Scorched from the sun and the heat, we nevertheless fasted the whole day, and suffered greatly from thirst. Toward evening, several young Jewish boys from this town of Chust managed to get close to the yard, and from outside the high fence they whispered in to us, to try to calm our fears. They told us we would be taken to Poland where there were lots of empty houses that people left after the Hungarians marched in there. This was only a rumor - who knew where we were going to be taken - but I guess these boys didn't know what else to tell us to calm our anxieties.

Overnight we remained in that yard. Mothers and fathers tried to make the best of it, laying down jackets or other clothing on which their children could sleep. Infants and babies literally went to sleep on their mothers' breasts. Thank G-d it was a warm night and didn't rain. Late at night, most of the cries subsided, and we could only hear occasional sighs, the moans and groans of the adults. I could barely sleep; nor for that matter could many others. Stunned by my predicament, I gazed absentmindedly up at the clear summer sky. Who knew what to think, what to expect, what to do! Zvi kept trying to calm me, saying, "We will overcome, we will overcome." As far as we knew then, his wife and baby, were still in Kalin. We didn't know their fate, yet we hoped they'd be spared deportation and may be safe by being further from the border.

Like a flock of sheep, we huddled in the yard that night, still not believing we were in imminent danger. I'm certain now that had we known we were being earmarked for destruction, we would have resisted. I am forced to the same conclusion: our eternal Jewish belief in hope contributed to our own demise during the Shoah.

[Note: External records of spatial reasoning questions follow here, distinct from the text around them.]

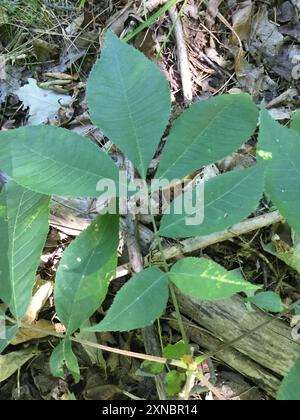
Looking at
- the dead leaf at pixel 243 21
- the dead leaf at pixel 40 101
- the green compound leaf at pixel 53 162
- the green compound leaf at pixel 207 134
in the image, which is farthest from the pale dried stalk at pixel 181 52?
the green compound leaf at pixel 53 162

In the morning, soldiers and gendarmes entered the yard, and started chasing us toward the gate with sticks and rifle butts. Again I heard anguished screams from all over the place, cries that reached up to the sky. Families struggled to stay together and share the same destiny. Once outside, we saw that military transport trucks had pulled up for us. The trucks were open, uncovered. Gendarmes and soldiers pushed and beat people with their sticks and rifles, and loaded us onto the trucks until it wasn't possible to force even one more person on board. I have no idea how many of us were jammed onto each truck, but we managed to stay together - Moshe, his wife, the two children, Zvi and I.